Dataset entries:

=-=-=-=-=

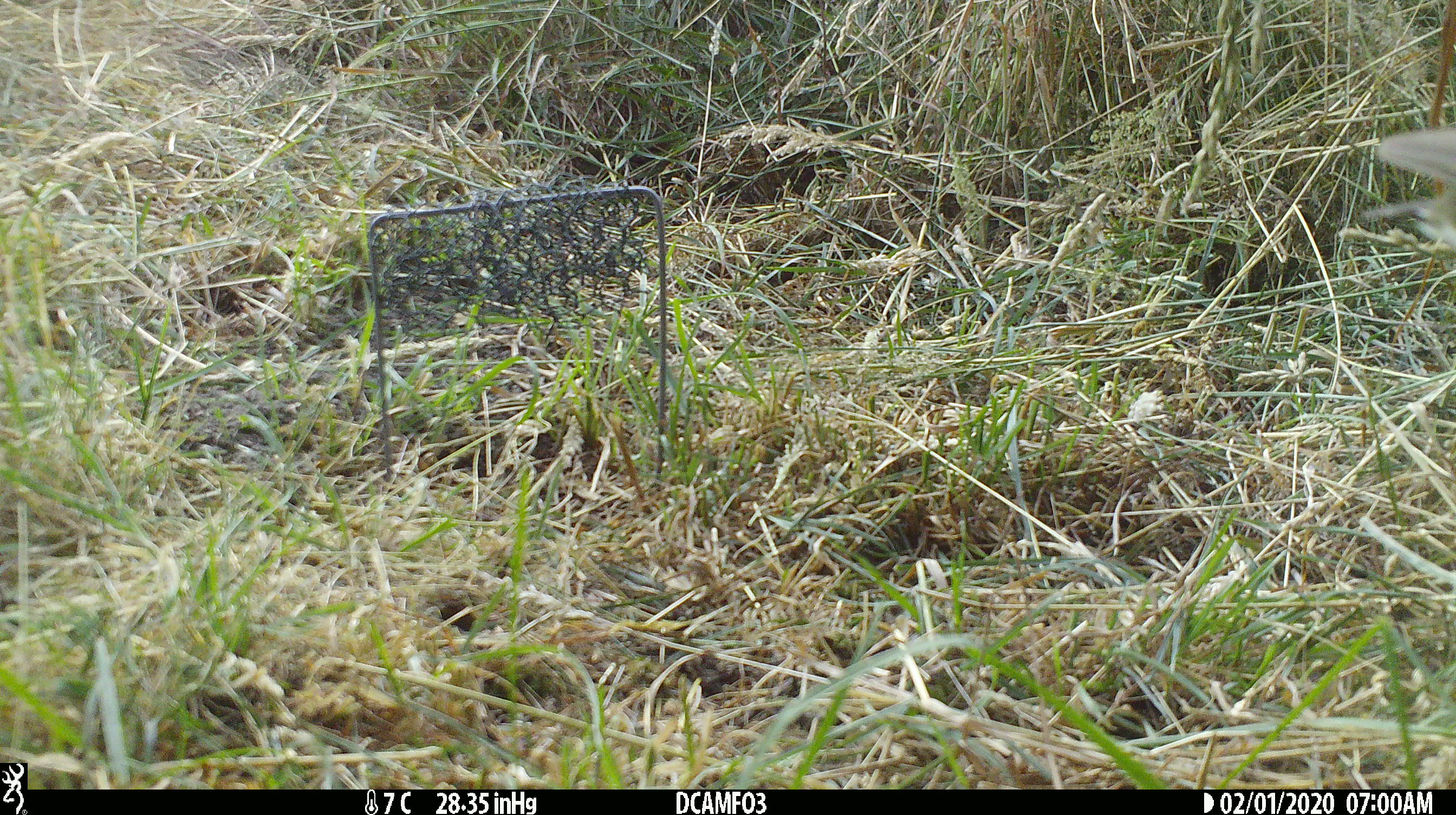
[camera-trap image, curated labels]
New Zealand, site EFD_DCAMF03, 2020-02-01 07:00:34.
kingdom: Animalia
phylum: Chordata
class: Aves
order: Passeriformes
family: Turdidae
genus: Turdus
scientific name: Turdus philomelos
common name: song thrush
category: thrush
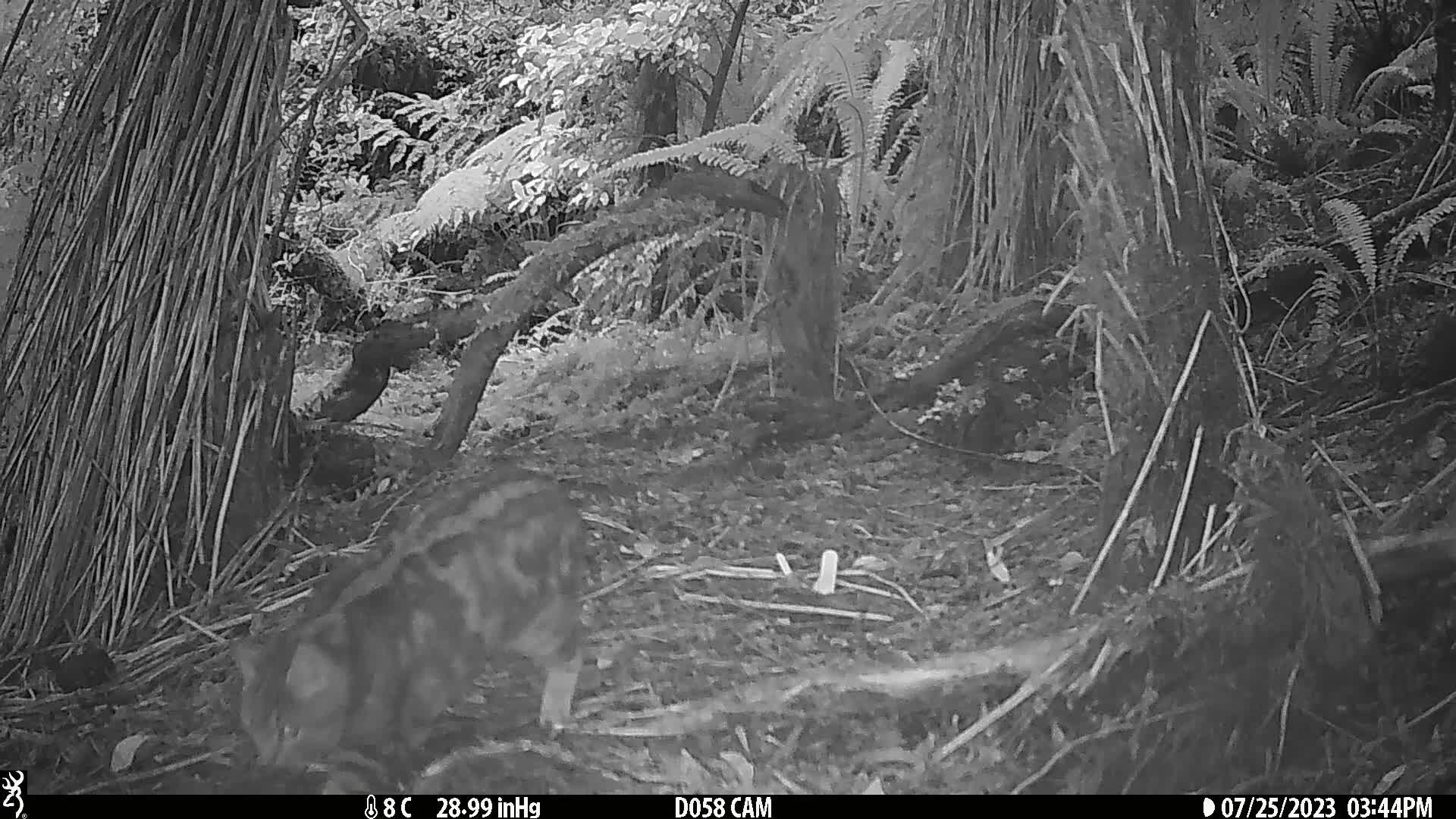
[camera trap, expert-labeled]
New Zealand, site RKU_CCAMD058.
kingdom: Animalia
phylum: Chordata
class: Mammalia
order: Carnivora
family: Felidae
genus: Felis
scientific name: Felis catus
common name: domestic cat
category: cat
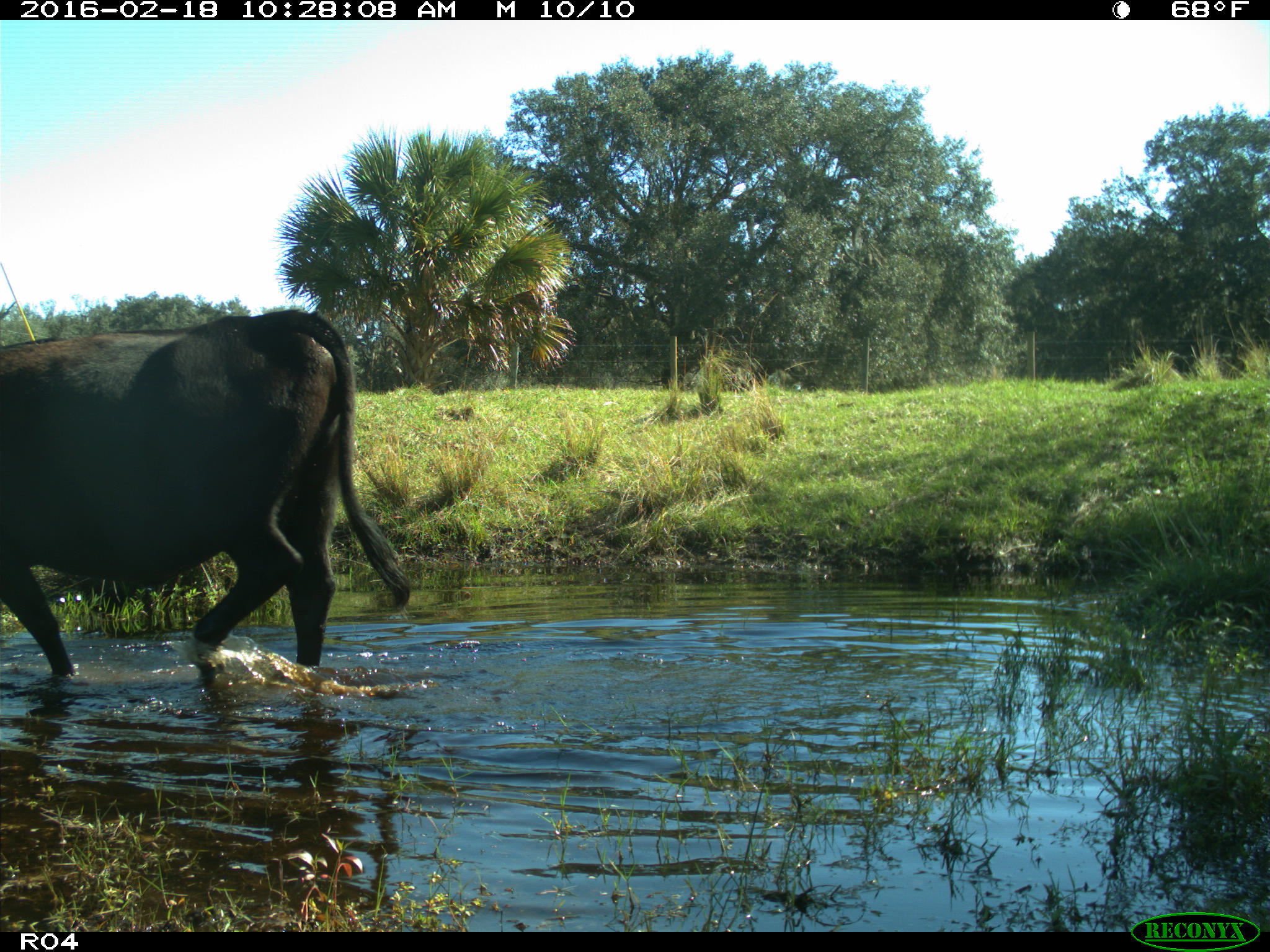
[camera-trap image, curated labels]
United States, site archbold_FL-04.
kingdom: Animalia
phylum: Chordata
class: Mammalia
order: Artiodactyla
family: Bovidae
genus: Bos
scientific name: Bos taurus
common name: domestic cow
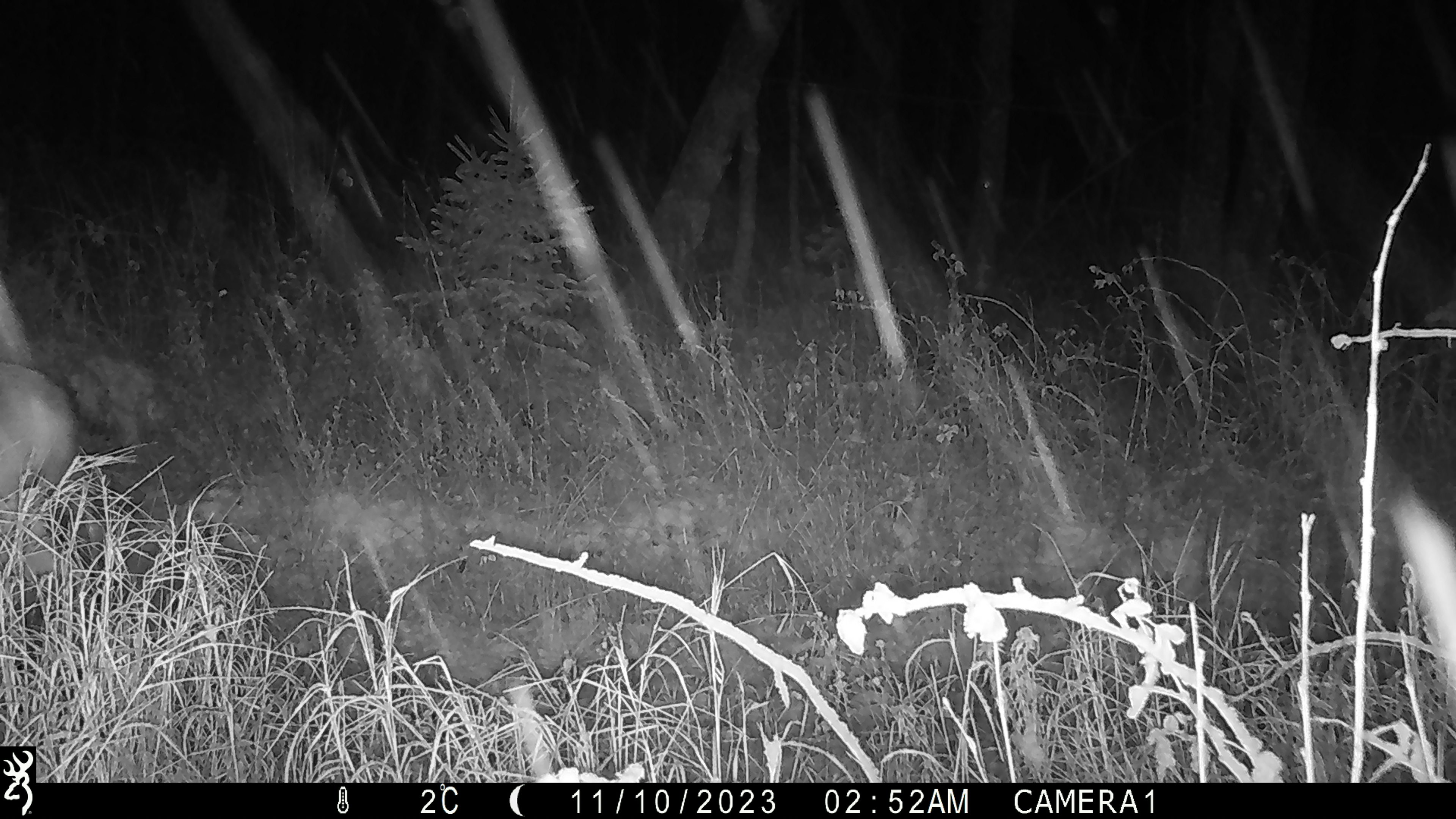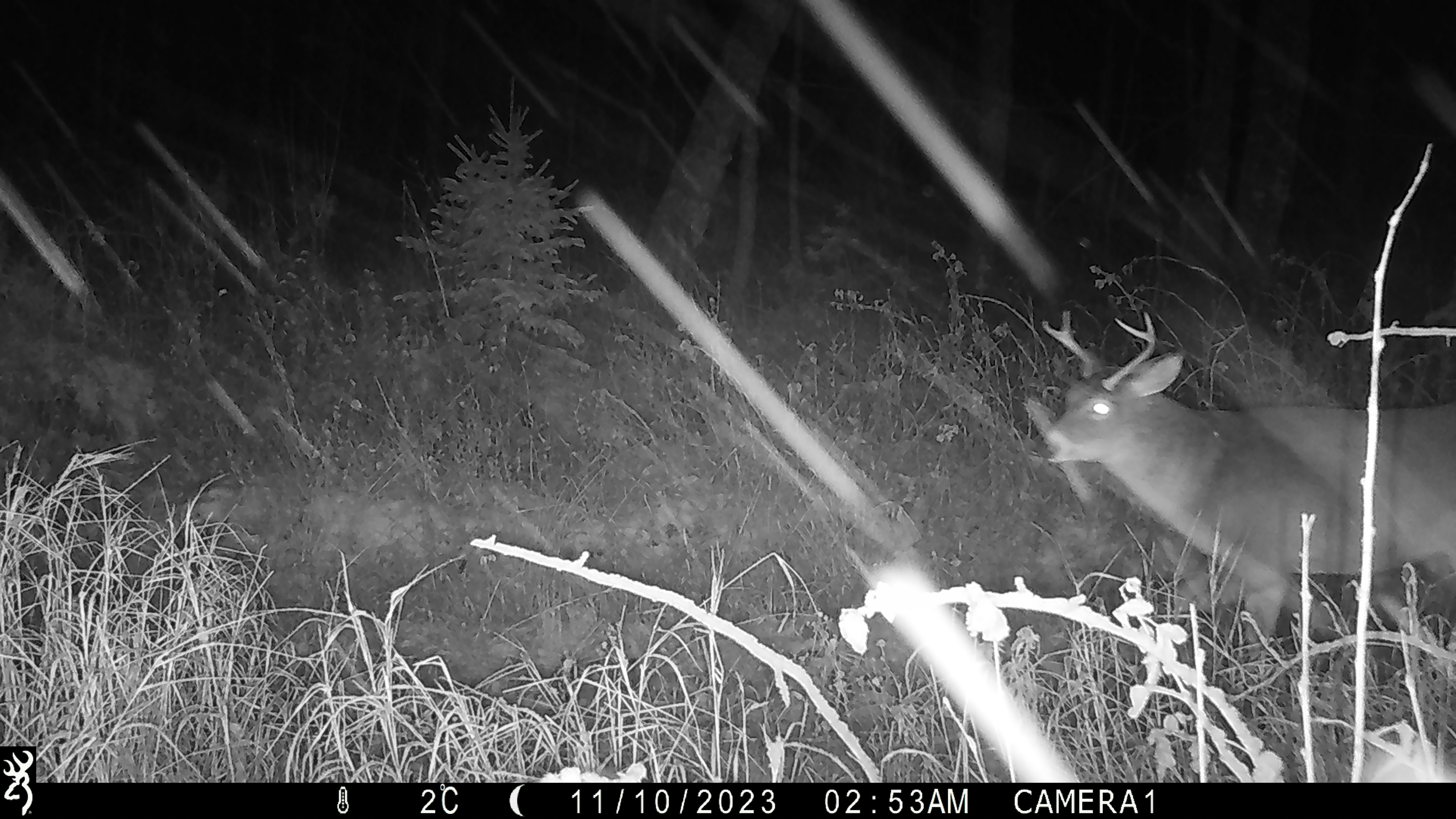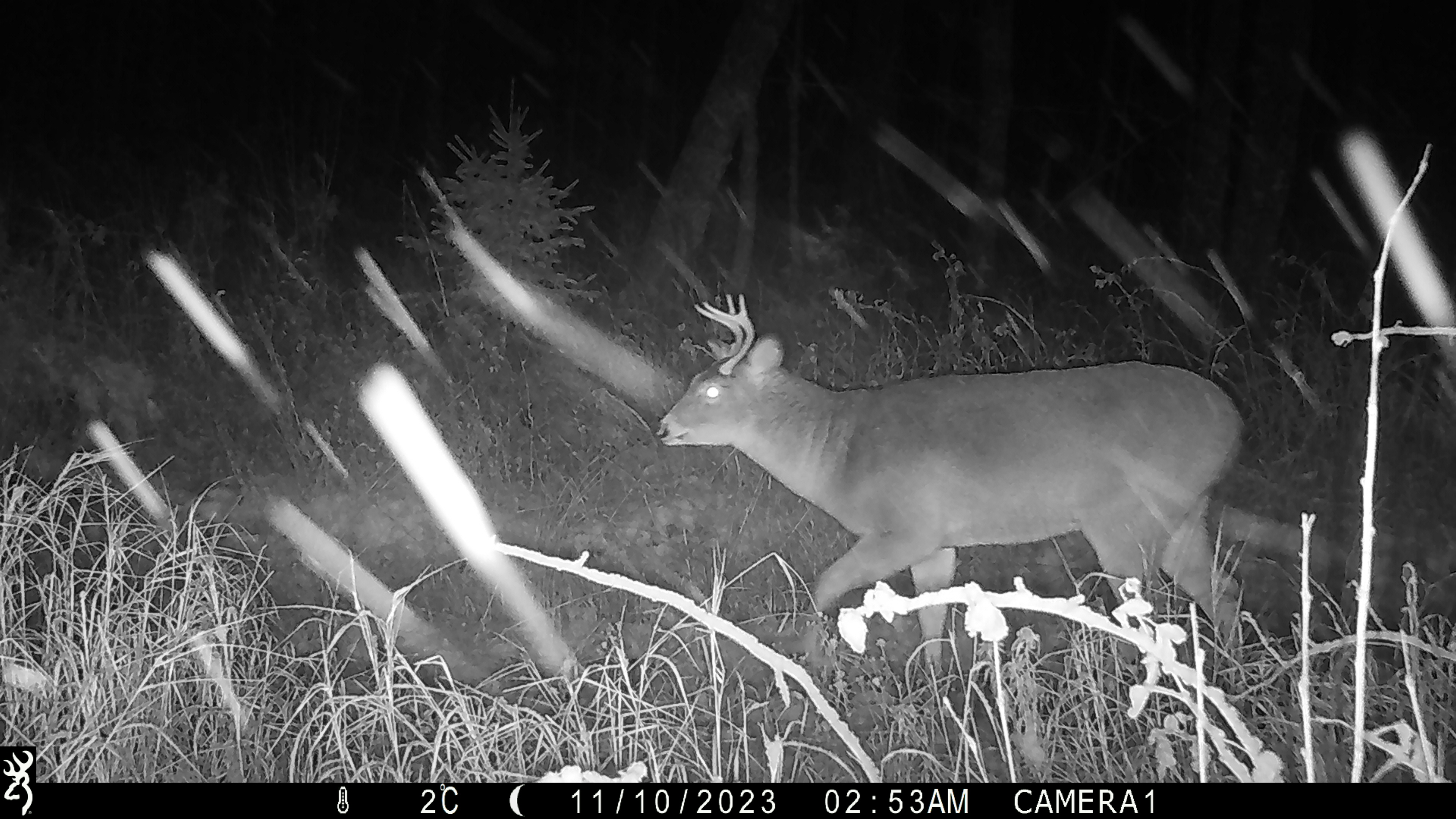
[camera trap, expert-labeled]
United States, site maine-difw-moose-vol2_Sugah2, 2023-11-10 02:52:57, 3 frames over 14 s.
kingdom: Animalia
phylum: Chordata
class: Mammalia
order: Artiodactyla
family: Cervidae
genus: Odocoileus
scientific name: Odocoileus virginianus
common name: white-tailed deer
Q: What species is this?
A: White-tailed deer (Odocoileus virginianus).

=-=-=-=-=

# About this task
Before printing the records again, strip out the pictures; change nothing else.

# Task solution
[camera-trap image, curated labels]
New Zealand, site EFD_DCAMF03, 2020-02-01 07:00:34.
kingdom: Animalia
phylum: Chordata
class: Aves
order: Passeriformes
family: Turdidae
genus: Turdus
scientific name: Turdus philomelos
common name: song thrush
category: thrush
[camera trap, expert-labeled]
New Zealand, site RKU_CCAMD058.
kingdom: Animalia
phylum: Chordata
class: Mammalia
order: Carnivora
family: Felidae
genus: Felis
scientific name: Felis catus
common name: domestic cat
category: cat
[camera-trap image, curated labels]
United States, site archbold_FL-04.
kingdom: Animalia
phylum: Chordata
class: Mammalia
order: Artiodactyla
family: Bovidae
genus: Bos
scientific name: Bos taurus
common name: domestic cow
[camera trap, expert-labeled]
United States, site maine-difw-moose-vol2_Sugah2, 2023-11-10 02:52:57, 3 frames over 14 s.
kingdom: Animalia
phylum: Chordata
class: Mammalia
order: Artiodactyla
family: Cervidae
genus: Odocoileus
scientific name: Odocoileus virginianus
common name: white-tailed deer
Q: What species is this?
A: White-tailed deer (Odocoileus virginianus).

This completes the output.